I have one. Smaller arrays are processed quite fast, so are short lived, and become garbage before GC kicks in. The bigger arrays are processed longer, so they are alive when GC starts. And GC has to walk all array elements each time, since arrays are not specialised (that is, can contain anything). I told you using numbers would be better (for different reasons, though)!

I also did another run of this same benchmark (transcripts available below), and the numbers were the same up to sub-second precision.

Let's do this same thing with a different Common Lisp implementation, which in my case will be Clozure CL. The nice thing about this implementation that its compiler is very snappy. Running from shell looks like this:

$ ccl -n -Q -l simple.dx32fsl -e "(benchmark)"

One thing to note is that arrays of size 4096x4096 exceed the limit of array length (24-bit number) of 32-bit Clozure CL, which, coincidentally, is just 1 short of what we need:

CL-USER> array-dimension-limit
16777216
CL-USER> (integer-length array-dimension-limit)
25
CL-USER> (integer-length (1- array-dimension-limit))
24
CL-USER> (* 4096 4096)
16777216

But otherwise there is less variation in 32-bit Clozure CL. Let's look at 64-bit version:

Nice, behaviour similar to SBCL, except that GC times don't grow as fast.

Missing things

I hear somebody in the corner mumbling something about animation and graphics. Oh, right. Missed that one. But it so happens that the very thing that made me start playing with Brian's Brain is that I installed cl-opengl. And guess what? It worked right out of the box. On all the Common Lisp implementation I have on my computer. So I had start playing with it. And the rest, as they say, is history.

It works like this:

CL-USER> (asdf:operate 'asdf:load-op :cl-glut-examples)
; System loading output snipped...
NIL
CL-USER> (cl-glut-examples:run-examples)

And all the examples pop up, many of them animating. So I peek at some examples to see how to set up a window. Easy as a pie:

 1:  (defclass bb (glut:window)
 2:    ((cells :accessor cells-of :initarg :cells))
 3:    (:default-initargs
 4:     :title "Brian's Brain in CL"
 5:     :mode '(:double :rgb)))
 6:  
 7:  (defmethod glut:display-window :before ((w bb))
 8:    (gl:clear-color 0 0 0 0)
 9:    (gl:matrix-mode :projection)
10:    (gl:load-identity)
11:    (let ((cells (cells-of w)))
12:     (gl:ortho 0 (array-dimension cells 1)  0 (array-dimension cells 0) -1 1)))

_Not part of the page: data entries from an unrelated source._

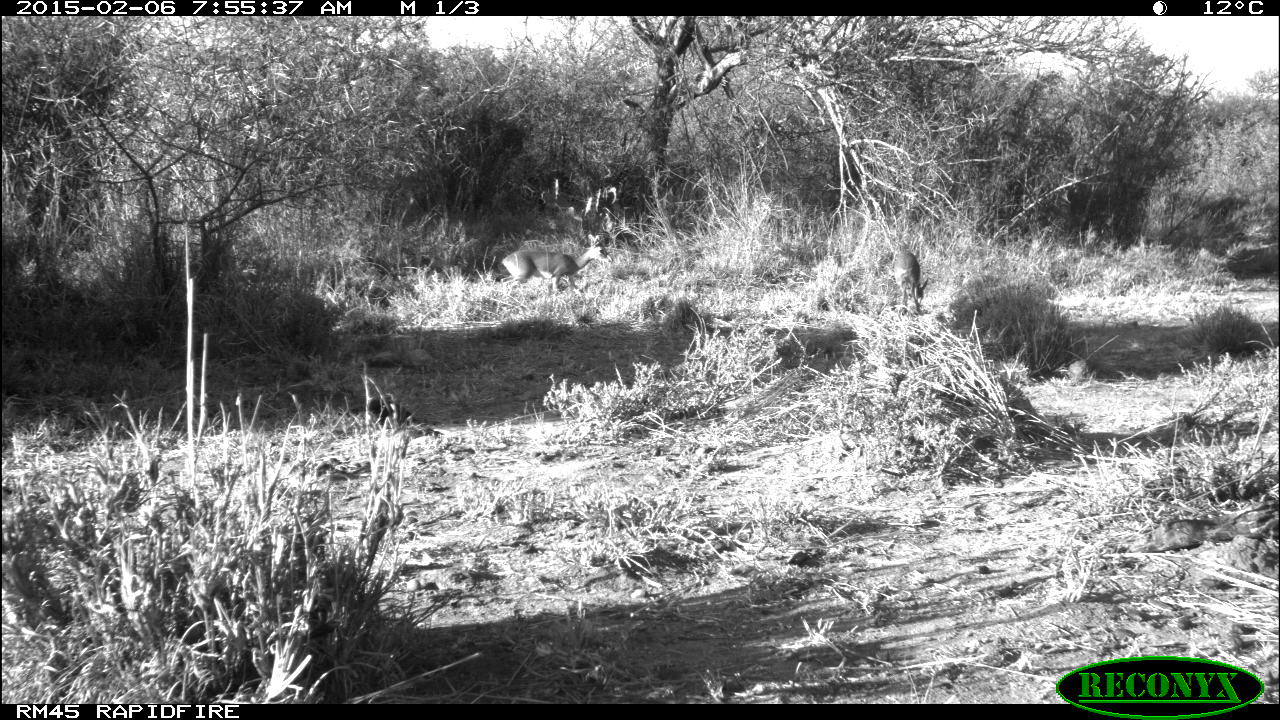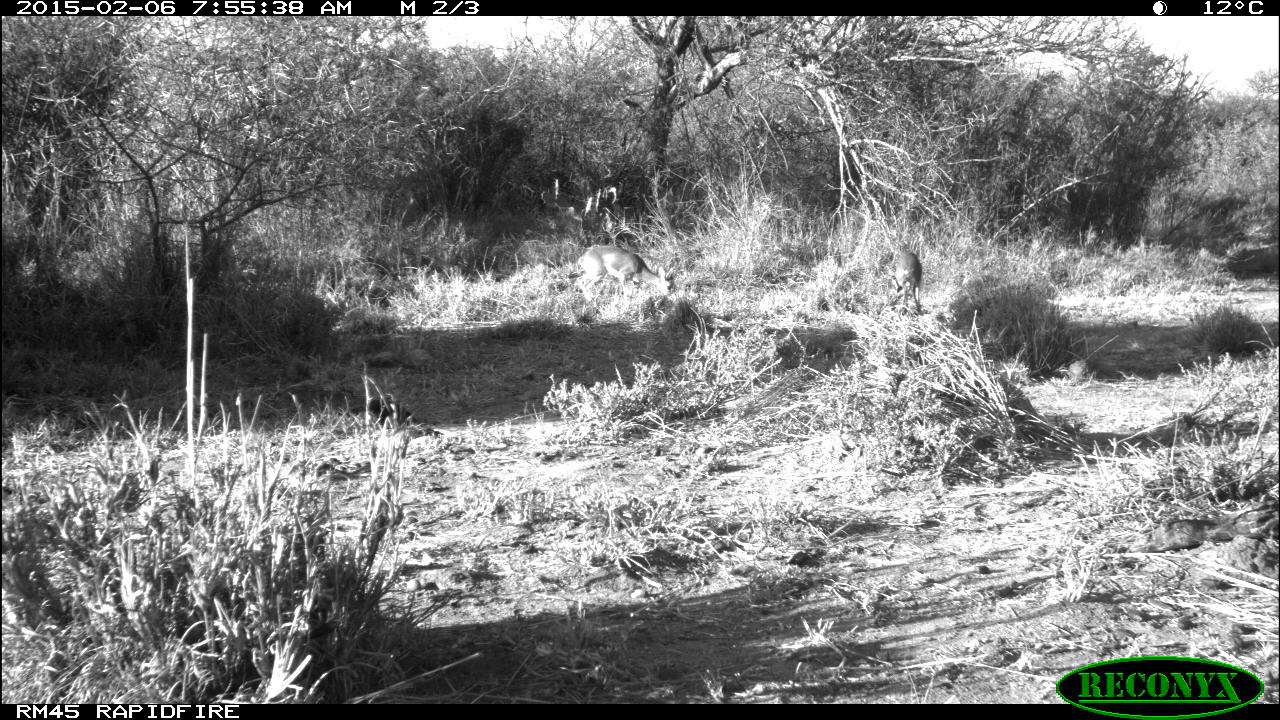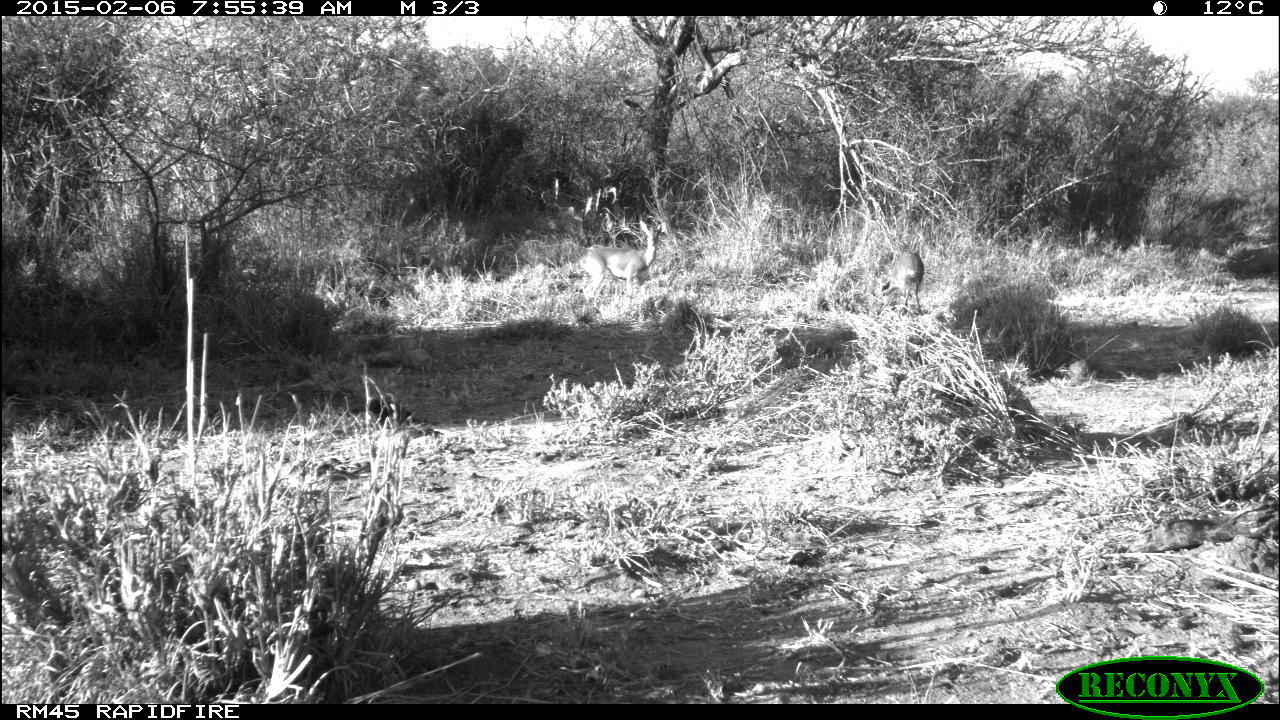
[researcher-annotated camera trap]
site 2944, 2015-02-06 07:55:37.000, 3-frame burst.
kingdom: Animalia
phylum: Chordata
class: Mammalia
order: Artiodactyla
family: Bovidae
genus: Madoqua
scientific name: Madoqua guentheri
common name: günther's dik-dik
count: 3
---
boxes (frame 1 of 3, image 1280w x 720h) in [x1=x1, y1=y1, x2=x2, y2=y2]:
madoqua guentheri: [x1=501, y1=233, x2=615, y2=290]; [x1=890, y1=252, x2=929, y2=315]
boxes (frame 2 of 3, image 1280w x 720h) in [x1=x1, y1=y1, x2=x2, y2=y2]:
madoqua guentheri: [x1=577, y1=244, x2=677, y2=297]; [x1=886, y1=250, x2=923, y2=319]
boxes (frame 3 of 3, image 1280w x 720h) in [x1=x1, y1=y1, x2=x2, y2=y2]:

Then we need a function to render a single cell at specified position. Drawing squares is easy enough:

 1:  (defun render-cell (x y cell)
 2:    (flet ((draw-cell (x y)
 3:             (gl:with-pushed-matrix
 4:                 (gl:translate x y 0)
 5:               (gl:with-primitive :polygon
 6:                 (gl:vertex 0.1 0.1 0)
 7:                 (gl:vertex 0.9 0.1 0)
 8:                 (gl:vertex 0.9 0.9 0)
 9:                 (gl:vertex 0.1 0.9 0)))))
10:      (case cell
11:        (:on (gl:color 1 1 1)
12:             (draw-cell x y))
13:        (:dying (gl:color 0.5 0.5 0.5)
14:                (draw-cell x y)))))

All that's left are some callbacks to draw the whole window and run the animation. The following two methods will do just fine:

 1:  (defmethod glut:display ((w bb))
 2:    (gl:clear :color-buffer)
 3:    (let* ((cells (cells-of w))
 4:           (w (array-dimension cells 1))
 5:           (h (array-dimension cells 0)))
 6:      (loop for j below h
 7:         do (loop for i below w
 8:               do (render-cell i j (aref cells j i)))))
 9:    (glut:swap-buffers))
10:  
11:  
12:  (defmethod glut:idle ((w bb))
13:    (setf (cells-of w) (evolve (cells-of w)))
14:    (glut:post-redisplay))

Everything is ready now. An animated Brian's Brain can be created like this:

(glut:display-window (make-instance 'bb
                                    :cells (make-initialised-brain 128 128)
                                    :width 512
                                    :height 512))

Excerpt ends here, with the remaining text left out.